And there we have it!

You've been doing everything you can to keep her happy in your marriage, but she can't even make herself happy. And her low self esteem combined with her desire to keep that picture perfect fairy tale image of herself in her head will make sure that she punishes you for everything you do just so she doesn't have to take responsibility for wanting this divorce.

Read that again..... She is going to get you to jump through hoops and then find something else to complain about. She'll most certainly paint herself as the victim and make everything sound like YOU ruined the marriage. But it's not you that "made her change" or "made her unhappy/depressed/angry etc". She's been harboring these feelings ever since she was a child and keeps replaying these events throughout her life.

From the sounds of it I'd say she might have Borderline Personality Disorder or BPD, look it up. If she was really sweet at first and did every little thing to make YOU happy and toldyou how wonderful you were....... and now you're the devil and nothing you could ever do is right. Might not be too far from BPD. It's hard to understand but the major black and white thinking, along with the childhood issues.... big re flag for something.
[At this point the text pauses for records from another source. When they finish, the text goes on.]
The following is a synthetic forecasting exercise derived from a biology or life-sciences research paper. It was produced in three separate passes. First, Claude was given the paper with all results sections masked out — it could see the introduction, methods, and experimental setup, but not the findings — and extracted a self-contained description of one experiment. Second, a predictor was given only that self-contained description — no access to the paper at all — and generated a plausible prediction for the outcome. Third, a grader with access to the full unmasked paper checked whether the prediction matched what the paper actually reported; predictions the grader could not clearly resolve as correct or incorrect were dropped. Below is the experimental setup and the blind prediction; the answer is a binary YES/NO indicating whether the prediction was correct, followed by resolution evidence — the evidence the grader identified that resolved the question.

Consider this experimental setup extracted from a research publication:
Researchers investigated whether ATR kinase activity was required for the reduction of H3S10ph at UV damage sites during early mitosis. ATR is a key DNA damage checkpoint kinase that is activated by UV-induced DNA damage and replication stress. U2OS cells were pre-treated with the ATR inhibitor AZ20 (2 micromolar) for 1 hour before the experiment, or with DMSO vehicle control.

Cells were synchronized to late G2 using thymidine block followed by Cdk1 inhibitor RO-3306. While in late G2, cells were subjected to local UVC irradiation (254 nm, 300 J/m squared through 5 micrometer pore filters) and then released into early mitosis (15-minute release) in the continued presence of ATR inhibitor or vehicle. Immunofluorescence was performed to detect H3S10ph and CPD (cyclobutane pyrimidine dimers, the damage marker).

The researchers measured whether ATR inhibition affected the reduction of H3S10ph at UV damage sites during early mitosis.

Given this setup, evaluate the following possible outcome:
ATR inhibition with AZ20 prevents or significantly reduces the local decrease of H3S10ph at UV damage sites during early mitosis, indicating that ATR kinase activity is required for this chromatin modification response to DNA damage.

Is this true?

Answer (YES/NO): NO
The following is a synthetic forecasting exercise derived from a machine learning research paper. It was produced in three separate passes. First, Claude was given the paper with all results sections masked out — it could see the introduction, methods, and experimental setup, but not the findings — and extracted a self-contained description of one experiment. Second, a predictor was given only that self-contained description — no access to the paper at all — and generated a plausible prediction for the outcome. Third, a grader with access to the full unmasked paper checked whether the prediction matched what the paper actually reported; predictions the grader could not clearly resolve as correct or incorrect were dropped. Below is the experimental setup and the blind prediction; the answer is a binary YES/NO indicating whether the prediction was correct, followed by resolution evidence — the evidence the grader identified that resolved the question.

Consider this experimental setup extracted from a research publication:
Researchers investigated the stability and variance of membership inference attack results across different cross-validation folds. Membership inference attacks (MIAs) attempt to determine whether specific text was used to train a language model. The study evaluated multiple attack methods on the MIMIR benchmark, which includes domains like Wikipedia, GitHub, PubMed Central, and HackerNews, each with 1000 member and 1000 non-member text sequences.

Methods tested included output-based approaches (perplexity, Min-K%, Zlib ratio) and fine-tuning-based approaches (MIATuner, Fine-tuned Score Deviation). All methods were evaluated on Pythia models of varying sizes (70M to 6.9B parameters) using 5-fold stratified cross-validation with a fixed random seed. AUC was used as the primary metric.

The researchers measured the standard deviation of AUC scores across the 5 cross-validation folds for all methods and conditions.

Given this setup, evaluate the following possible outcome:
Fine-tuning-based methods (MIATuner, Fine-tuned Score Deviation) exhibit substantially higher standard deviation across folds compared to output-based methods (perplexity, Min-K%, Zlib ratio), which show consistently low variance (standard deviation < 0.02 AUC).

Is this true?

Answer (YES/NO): NO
If you want a major tip to help you out. Do not defend your wife when she's cruel to you and get away from here whenever she gets too bad. Believe me you DO NOT want to let her push you into a fight where she can have you thrown out of your house and file a restraining order because she's "afraid of you". And you also need to DOCUMENT, DOCUMENT, DOCUMENT...... You need this evidence to shake you out of believing her false reconciliation ploys after you've pulled away for long enough. Your wife may turn around, but she's not going to get help on her own, and she may even cause you to feel crazy at times.... As the saying goes if you think you're crazy, it's not YOU that's crazy.

And as for the 180 advice, a lot of comes into play here but you're going to have a very hard time with this one if your wife was like mine and could turn on the charms one day only to tell you how worthless you are the next. Reconciliation may be on your mind now, but trust me brother you need to stop worrying about her and only focus on the two most important people in this world..... your child and you. She will be the same in this relationship as she will the next one and the next one after that, but you're always going to be changing for the better.


----------